Coping with a survival situation as a single adult is usually a lot easier
than dealing with one if you’re married with children. Children do not have
the life experience that adults have to make wise decisions.
The best way to get the entire family on the same page is to prepare for
survival situations as a family. In this article, we’ll look at 5 tips that
you can apply starting from today.
1. Rehearse and role play
Conducting drills once a month with your children and spouse will get
everybody on the same page. If there’s an impending tsunami, and you only
have minutes to get away, a family that rehearses often will immediately
know that they need to grab their bug out bags and wait at the car so that
everyone can drive off to higher ground.
If there’s a break in at your house in the middle of the night, all the
parents need to do is shout “Intruders!!!”. The kids that wake up will know
that they should throw a rope out of the window and scale down it and run
to the neighbors for help instead of going downstairs to investigate. (This
is recommended by security professionals.)

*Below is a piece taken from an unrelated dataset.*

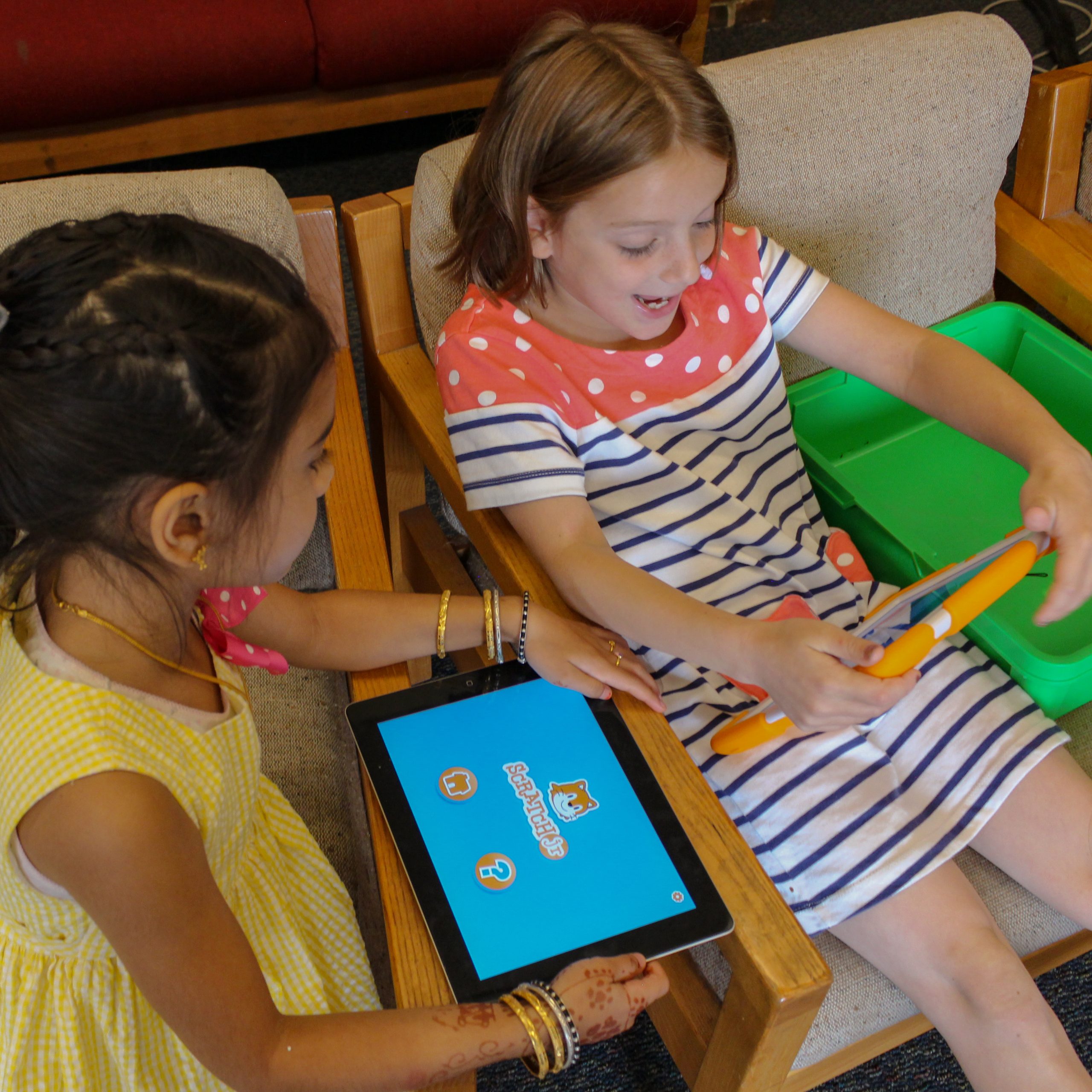 A photo of two young children each using iPads with the ScratchJr app open and smiling.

Rehearsing the plan of action repeatedly will teach the kids what they need
to do, and they won’t forget it. Don’t go overboard and rehearse too often.

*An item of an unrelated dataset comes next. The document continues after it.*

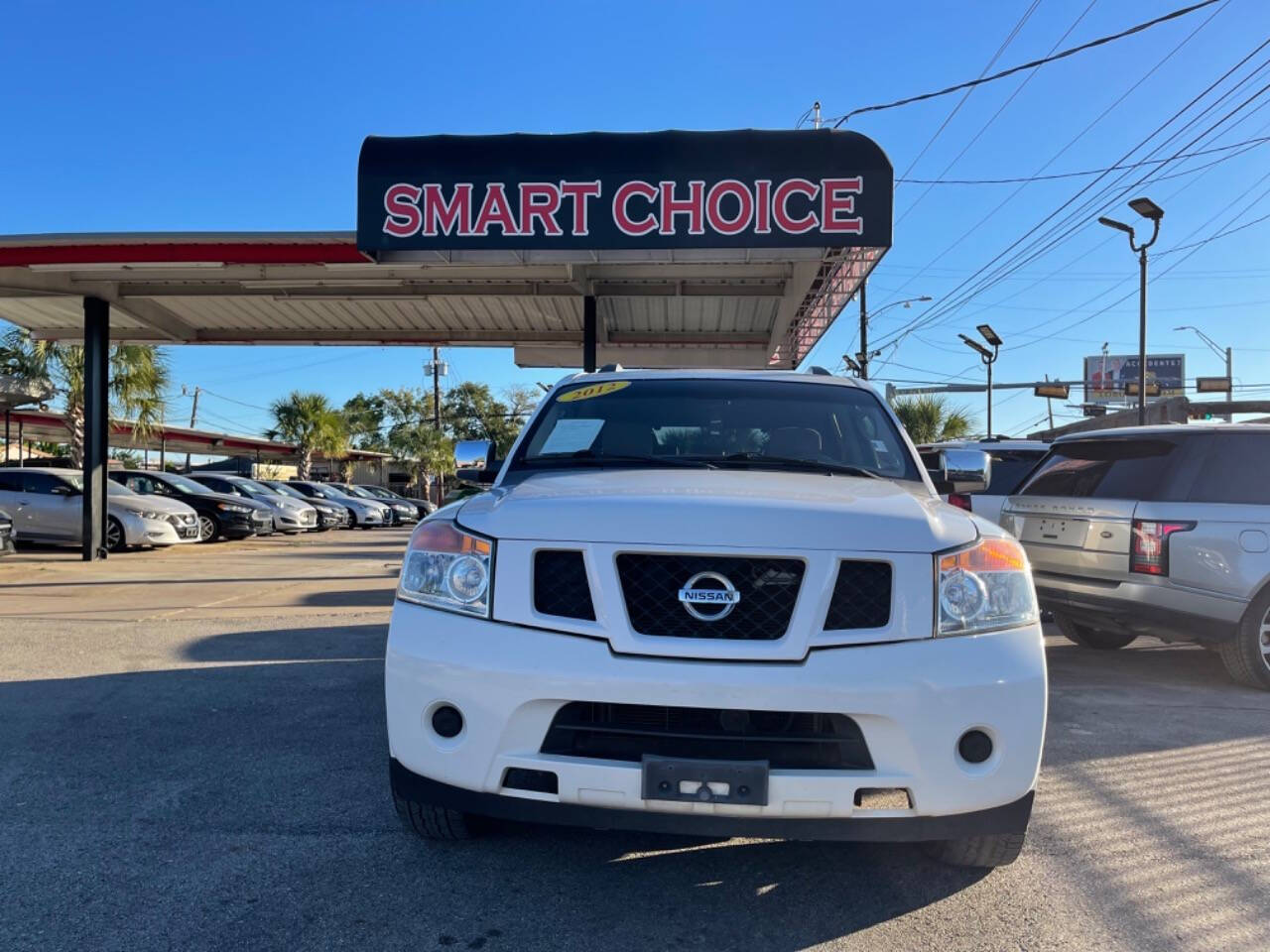 2012 Nissan Armada for sale at SMART CHOICE AUTO in Pasadena, TX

Once or twice a month will suffice.
2. Bug out bags
All family members should have their own bug out bags packed and ready-to-go.
The kids can have smaller bags with a water bottle, some chocolate/food bars, a
few toys, etc. They’ll be able to carry some of the weight while the adults
lug the essentials.
It’s best to keep the bug out bags at ground level so that you can grab them
and run out of the house. Running upstairs to get your bags and run back down
will be wasting precious seconds and can get tiring. Ensure that every family
member knows where his/her bug out bag is.
3. Meeting places
Should the family be separated, everyone needs to have a common meeting point.

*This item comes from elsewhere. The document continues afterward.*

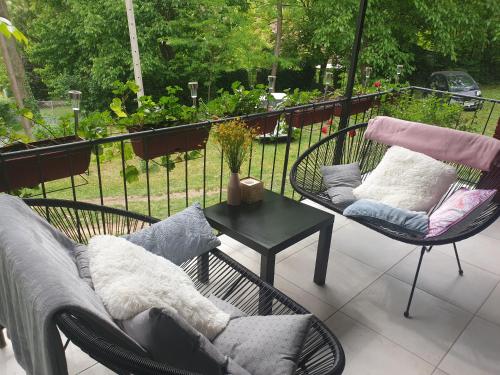 une terrasse avec 2 chaises et une table avec un canapé dans l'établissement Agape Glamping, à Velika Remeta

If the kids are at school and the parents are at work in different locations
and there’s a flood, everyone will need to meet at a common place.
With everyone having a cell phone these days, communication is easier… but
only one designated adult should give the instructions. This will prevent
confusion and mixed signals. Discuss with your family members where they will
meet you in an emergency.
4. Safe houses
In some cases, there may not be time to meet up. For example, if there’s a
terrorist attack, waiting around at any meeting place may not be a good idea.
If roads are blocked and you can’t get home, you’ll need a safe house to go to.
Are there any friends or family members houses that you can take shelter in?
These will be your safe houses. Choose one and plan ahead of time with your
family which safe house you’ll all go to during an emergency.
5. Safety precautions
It’s crucial to discuss safety with children. For example, if there’s an
approaching hurricane, your children need to know that they have to keep
away from windows. They should know that firearms are extremely dangerous, and
they should not play with them.
The kids should also know where the first aid kit is. If an adult is injured
and unable to move, the kids can bring him/her the first aid kit if they know
where it is. The same applies to fire extinguishers, etc.
Discuss all safety aspects with your kids often so that it’s seared into their
memory. One can never be too careful during a crisis. Everyone will be better
equipped to cope during a crisis when you prepare as a family.